In politics, however, you’ve got to give stress. You have to blame and blow up. Otherwise, it will eventually destroy you.”
It sounds like Brown attributes Lee’s death from cardiac arrest to his management style. That assertion by itself should raise eyebrows.
What especially troubles me is Brown’s not so hidden assumption about leadership and leaders. In his mind, a leader needs to scream, yell, and browbeat subordinates. You master the art of throwing people under the bus. It’s the only way to govern.
In response, I ask: If a leader does not accept full responsibility for matters under his or her purview, then what kind of leader are they?

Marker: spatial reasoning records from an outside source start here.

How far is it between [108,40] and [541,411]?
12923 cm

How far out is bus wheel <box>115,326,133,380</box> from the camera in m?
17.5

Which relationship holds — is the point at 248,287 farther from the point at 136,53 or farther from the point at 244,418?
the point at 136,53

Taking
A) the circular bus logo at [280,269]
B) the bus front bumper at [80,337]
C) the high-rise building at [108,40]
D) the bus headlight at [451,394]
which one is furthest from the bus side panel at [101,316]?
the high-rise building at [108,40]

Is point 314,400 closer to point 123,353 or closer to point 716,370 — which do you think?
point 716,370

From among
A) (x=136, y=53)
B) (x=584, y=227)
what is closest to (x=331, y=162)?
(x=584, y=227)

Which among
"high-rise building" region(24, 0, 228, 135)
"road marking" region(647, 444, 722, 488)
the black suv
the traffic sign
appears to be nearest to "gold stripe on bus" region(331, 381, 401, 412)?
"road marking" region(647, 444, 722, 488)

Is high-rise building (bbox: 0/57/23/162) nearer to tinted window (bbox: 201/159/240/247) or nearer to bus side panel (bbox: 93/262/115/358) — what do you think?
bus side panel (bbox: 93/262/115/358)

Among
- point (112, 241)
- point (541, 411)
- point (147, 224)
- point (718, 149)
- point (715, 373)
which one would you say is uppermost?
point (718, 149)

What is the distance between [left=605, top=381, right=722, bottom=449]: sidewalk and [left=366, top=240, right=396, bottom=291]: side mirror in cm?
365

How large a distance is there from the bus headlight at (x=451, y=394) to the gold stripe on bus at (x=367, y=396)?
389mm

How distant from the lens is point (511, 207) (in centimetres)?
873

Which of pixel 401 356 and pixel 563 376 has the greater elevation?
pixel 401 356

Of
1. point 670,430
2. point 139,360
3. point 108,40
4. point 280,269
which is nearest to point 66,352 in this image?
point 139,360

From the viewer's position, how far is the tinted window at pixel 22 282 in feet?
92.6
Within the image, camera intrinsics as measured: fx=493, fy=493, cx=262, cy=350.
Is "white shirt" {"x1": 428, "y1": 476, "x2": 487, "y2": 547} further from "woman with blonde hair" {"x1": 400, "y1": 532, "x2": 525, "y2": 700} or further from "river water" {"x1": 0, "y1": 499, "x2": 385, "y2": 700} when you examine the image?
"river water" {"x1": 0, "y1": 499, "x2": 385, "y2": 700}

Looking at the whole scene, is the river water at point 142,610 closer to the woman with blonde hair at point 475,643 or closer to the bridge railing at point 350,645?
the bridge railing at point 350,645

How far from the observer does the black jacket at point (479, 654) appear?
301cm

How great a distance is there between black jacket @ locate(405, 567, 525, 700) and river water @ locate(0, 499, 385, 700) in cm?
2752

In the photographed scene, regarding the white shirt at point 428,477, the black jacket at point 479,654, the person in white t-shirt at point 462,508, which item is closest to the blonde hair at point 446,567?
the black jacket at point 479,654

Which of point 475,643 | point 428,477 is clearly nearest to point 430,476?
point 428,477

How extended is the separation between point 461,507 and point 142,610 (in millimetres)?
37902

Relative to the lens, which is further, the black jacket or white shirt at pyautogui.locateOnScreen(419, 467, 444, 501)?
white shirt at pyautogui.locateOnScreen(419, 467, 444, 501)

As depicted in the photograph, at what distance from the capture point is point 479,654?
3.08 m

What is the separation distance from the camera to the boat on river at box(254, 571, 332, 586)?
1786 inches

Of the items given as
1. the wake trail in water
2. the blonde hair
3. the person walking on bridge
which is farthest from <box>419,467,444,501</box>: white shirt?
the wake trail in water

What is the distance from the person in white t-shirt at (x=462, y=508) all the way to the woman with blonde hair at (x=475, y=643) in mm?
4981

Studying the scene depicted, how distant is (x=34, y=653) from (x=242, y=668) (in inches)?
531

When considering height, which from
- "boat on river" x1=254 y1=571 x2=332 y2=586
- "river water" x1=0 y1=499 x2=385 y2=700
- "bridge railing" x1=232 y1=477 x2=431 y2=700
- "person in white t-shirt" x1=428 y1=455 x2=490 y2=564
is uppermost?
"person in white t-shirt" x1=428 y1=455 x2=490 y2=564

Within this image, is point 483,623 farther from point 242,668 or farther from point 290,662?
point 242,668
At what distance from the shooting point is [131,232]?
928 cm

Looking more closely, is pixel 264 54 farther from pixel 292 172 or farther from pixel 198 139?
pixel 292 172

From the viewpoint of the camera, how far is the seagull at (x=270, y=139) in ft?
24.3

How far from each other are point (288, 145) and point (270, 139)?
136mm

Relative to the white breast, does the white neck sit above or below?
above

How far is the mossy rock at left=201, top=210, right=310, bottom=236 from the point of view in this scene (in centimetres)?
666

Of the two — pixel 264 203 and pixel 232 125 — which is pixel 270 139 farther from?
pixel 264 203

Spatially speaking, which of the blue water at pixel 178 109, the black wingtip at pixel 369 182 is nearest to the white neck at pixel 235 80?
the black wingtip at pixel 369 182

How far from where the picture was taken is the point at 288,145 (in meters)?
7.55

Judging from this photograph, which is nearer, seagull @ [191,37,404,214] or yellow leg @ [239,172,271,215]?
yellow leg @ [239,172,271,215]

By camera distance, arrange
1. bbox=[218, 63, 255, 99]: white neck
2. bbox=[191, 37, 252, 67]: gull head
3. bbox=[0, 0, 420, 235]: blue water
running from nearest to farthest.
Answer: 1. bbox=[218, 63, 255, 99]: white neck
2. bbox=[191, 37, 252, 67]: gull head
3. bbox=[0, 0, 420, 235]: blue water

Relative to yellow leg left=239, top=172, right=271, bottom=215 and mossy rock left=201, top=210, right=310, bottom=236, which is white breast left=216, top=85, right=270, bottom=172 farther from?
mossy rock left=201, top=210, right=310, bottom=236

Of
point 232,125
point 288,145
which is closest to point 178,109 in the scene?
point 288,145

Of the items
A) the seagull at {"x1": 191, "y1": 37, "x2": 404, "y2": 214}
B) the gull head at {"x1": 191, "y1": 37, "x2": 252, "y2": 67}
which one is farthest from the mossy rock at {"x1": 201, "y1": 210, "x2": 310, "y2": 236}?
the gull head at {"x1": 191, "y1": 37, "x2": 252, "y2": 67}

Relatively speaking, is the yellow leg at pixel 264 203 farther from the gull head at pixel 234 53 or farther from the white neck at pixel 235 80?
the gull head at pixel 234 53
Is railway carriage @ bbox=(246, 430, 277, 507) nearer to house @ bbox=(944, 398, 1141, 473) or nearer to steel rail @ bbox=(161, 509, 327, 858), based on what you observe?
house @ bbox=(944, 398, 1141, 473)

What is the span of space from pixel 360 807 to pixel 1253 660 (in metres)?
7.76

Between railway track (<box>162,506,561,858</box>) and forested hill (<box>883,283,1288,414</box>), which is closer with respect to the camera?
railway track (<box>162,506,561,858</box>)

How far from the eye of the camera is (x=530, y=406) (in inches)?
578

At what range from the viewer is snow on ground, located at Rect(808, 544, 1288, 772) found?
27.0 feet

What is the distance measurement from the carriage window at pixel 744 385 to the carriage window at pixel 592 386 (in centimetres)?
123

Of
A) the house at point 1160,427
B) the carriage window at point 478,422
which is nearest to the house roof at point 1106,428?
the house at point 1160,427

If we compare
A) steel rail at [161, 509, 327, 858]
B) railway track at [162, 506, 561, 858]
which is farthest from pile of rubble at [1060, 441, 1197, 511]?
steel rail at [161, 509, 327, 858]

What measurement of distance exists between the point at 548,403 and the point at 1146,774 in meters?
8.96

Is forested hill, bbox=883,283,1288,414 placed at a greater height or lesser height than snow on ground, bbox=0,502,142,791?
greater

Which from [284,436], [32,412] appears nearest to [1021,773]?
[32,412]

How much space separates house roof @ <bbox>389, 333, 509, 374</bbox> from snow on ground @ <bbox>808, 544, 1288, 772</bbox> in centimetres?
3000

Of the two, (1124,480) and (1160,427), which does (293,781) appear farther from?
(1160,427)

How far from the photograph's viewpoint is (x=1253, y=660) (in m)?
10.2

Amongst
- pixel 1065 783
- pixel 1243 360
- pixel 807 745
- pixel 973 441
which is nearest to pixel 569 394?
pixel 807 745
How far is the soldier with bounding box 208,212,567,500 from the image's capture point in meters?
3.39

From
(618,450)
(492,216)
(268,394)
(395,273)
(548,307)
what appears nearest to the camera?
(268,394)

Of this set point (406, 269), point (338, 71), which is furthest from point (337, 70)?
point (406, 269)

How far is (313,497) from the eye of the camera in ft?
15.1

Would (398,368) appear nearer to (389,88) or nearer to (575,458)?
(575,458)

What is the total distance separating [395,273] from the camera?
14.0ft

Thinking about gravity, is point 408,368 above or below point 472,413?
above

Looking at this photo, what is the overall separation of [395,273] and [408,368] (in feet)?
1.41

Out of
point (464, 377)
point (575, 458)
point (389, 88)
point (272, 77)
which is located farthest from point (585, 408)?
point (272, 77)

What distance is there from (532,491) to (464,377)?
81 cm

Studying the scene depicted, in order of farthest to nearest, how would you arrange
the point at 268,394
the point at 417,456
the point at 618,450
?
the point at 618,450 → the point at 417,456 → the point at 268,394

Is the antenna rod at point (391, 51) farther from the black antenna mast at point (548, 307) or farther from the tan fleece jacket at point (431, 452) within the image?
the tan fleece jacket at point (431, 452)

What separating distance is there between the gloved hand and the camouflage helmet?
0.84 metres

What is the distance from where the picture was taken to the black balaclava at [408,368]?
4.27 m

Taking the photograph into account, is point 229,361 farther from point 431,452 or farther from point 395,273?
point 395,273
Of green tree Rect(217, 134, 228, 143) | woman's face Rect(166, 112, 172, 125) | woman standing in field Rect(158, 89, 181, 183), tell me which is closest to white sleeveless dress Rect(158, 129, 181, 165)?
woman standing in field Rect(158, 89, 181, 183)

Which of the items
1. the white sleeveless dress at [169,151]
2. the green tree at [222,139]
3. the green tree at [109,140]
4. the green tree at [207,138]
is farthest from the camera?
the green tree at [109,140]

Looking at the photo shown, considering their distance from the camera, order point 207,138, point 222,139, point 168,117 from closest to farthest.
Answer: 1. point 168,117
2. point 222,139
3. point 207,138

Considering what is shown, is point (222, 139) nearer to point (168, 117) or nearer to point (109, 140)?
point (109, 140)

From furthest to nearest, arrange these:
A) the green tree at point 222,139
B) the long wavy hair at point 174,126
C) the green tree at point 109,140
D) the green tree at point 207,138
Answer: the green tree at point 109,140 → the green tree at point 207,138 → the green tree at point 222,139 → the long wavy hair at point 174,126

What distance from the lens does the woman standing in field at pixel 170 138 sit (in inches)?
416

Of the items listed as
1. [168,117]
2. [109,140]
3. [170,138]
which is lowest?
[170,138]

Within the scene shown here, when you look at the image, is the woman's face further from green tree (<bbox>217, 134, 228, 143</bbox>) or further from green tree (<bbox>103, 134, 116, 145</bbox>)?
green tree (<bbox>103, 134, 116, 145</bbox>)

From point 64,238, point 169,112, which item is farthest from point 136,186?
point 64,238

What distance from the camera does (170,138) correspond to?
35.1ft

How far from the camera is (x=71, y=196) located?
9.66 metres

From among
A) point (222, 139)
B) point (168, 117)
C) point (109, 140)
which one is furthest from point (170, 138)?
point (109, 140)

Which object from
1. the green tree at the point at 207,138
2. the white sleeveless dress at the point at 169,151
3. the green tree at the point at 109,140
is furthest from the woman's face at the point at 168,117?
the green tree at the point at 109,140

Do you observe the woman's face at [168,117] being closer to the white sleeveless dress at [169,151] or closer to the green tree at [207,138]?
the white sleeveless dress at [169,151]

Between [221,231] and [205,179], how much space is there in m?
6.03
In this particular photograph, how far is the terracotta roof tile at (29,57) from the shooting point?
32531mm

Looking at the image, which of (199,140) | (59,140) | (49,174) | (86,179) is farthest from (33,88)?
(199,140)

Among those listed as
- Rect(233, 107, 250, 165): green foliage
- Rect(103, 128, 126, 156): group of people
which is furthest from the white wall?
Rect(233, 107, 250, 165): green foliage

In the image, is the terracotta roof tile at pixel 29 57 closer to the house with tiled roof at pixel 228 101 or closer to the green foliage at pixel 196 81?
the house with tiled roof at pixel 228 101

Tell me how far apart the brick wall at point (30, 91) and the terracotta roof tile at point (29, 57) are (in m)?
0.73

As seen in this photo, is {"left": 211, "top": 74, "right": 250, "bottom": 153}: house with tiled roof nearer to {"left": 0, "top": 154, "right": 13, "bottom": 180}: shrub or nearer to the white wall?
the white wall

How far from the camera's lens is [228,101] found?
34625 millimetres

I’d say that person is at best an unethical leader (Brown & Mitchell, 2010). In fact, I’d argue that what Brown offers us represents the opposite of leadership. It’s been described elsewhere as anti-leadership.
I believe the last thing we need is more anti-leaders in the public and private sectors. So I'd advise you to take Mayor Brown’s subsequent advice on leadership with a very large grain of salt.
Brown, M. E., & Mitchell, M. S. (2010). Ethical and unethical leadership: Exploring new avenues for future research. Business Ethics Quarterly, 20(4), 583-616.